# [PROBLEM STATEMENT]
Please reproduce the listing below without any changes, from the line that contains "Is the point" down to the end of the listing.

# [Part of a data file]

START

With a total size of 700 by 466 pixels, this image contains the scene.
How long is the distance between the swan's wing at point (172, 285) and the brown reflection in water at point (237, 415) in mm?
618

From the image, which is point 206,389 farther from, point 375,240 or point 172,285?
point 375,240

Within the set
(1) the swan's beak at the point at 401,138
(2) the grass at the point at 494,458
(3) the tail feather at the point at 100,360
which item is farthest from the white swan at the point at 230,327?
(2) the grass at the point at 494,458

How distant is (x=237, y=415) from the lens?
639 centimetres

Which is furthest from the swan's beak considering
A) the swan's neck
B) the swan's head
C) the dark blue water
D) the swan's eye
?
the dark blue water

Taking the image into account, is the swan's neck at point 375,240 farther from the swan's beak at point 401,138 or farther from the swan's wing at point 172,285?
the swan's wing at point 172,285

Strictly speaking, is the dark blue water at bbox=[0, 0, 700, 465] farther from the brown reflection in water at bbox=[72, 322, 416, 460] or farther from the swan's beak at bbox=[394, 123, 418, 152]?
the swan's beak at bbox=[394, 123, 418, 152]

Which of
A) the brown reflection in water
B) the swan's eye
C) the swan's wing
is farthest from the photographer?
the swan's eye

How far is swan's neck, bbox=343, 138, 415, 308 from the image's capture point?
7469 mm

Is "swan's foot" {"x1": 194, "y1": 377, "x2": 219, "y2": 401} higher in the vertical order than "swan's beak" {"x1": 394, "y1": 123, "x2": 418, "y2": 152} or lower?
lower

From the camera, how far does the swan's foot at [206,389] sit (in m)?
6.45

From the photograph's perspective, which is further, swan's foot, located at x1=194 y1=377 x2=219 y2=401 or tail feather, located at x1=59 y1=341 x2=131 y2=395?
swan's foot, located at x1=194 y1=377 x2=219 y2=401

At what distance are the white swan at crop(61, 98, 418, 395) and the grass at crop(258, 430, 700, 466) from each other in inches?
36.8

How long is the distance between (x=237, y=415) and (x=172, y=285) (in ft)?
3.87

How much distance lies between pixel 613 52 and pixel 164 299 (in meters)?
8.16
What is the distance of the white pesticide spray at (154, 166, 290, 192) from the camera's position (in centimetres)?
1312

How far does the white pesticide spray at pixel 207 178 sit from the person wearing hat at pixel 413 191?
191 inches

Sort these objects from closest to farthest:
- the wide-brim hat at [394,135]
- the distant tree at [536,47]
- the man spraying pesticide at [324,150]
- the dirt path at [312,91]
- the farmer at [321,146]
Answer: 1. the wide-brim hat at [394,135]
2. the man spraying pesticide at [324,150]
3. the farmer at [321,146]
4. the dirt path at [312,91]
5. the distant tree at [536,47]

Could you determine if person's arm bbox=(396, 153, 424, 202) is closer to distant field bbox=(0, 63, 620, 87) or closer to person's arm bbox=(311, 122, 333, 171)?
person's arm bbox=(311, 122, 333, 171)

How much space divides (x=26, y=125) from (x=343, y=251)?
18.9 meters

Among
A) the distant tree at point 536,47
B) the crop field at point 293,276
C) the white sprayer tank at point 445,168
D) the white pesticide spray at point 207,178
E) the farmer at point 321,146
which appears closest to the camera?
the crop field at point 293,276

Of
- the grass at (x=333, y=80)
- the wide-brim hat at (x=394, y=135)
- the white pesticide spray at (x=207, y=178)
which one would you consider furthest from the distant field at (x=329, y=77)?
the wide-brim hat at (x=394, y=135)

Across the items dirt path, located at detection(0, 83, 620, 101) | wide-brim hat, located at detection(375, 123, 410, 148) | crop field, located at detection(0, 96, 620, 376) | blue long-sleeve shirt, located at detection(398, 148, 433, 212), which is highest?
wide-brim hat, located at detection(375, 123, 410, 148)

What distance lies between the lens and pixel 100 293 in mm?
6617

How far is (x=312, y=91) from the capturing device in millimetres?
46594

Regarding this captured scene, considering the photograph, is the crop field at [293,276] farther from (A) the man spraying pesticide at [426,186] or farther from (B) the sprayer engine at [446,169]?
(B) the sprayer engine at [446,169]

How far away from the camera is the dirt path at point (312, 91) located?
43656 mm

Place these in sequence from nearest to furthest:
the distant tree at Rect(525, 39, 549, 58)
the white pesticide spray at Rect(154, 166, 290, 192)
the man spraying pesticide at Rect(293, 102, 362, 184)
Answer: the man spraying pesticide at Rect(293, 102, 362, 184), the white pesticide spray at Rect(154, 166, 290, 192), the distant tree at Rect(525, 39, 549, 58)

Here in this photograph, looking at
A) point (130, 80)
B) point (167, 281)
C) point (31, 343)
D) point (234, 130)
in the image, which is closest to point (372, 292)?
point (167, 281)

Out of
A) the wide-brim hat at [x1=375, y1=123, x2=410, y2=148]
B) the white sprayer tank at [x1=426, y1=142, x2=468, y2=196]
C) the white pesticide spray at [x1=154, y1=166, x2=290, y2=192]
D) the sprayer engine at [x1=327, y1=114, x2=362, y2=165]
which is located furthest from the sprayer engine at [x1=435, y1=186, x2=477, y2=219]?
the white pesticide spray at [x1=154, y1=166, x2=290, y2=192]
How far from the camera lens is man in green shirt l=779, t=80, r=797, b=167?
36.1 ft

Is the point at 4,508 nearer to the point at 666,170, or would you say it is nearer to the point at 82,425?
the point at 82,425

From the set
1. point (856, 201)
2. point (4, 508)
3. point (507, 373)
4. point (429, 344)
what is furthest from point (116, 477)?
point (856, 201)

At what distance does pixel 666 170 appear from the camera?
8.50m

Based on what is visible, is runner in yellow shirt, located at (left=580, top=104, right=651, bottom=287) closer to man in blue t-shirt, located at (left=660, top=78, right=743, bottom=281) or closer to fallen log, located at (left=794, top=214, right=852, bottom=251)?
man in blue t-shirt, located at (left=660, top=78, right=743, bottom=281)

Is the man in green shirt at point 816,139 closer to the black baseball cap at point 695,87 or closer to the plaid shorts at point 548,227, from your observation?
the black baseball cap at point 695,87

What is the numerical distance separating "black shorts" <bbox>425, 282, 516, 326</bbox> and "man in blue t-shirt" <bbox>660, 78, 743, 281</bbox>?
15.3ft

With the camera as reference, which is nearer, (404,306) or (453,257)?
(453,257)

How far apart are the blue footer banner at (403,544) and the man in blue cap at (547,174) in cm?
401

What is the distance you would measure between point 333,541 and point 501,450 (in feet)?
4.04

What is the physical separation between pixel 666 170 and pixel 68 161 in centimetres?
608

END

# [OUTPUT FOR THIS EXERCISE]
Is the point at 4,508 nearer to the point at 666,170, or would you say it is nearer to the point at 82,425?
the point at 82,425

From the set
1. point (856, 201)
2. point (4, 508)
3. point (507, 373)
4. point (429, 344)
what is furthest from point (116, 477)?
point (856, 201)

At what distance does pixel 666 170 appear from the camera?
8.50m

Based on what is visible, is runner in yellow shirt, located at (left=580, top=104, right=651, bottom=287) closer to man in blue t-shirt, located at (left=660, top=78, right=743, bottom=281) or closer to fallen log, located at (left=794, top=214, right=852, bottom=251)?
man in blue t-shirt, located at (left=660, top=78, right=743, bottom=281)

Is the man in green shirt at point 816,139 closer to the black baseball cap at point 695,87 or closer to the plaid shorts at point 548,227, from your observation?
the black baseball cap at point 695,87

What is the numerical distance separating "black shorts" <bbox>425, 282, 516, 326</bbox> and "man in blue t-shirt" <bbox>660, 78, 743, 281</bbox>?
15.3ft

With the camera as reference, which is nearer, (404,306) or (453,257)?
(453,257)

How far apart are the blue footer banner at (403,544) and the man in blue cap at (547,174) in cm?
401

What is the distance you would measure between point 333,541 and point 501,450 (in feet)?
4.04

What is the physical separation between pixel 666 170 and pixel 68 161 in centimetres?
608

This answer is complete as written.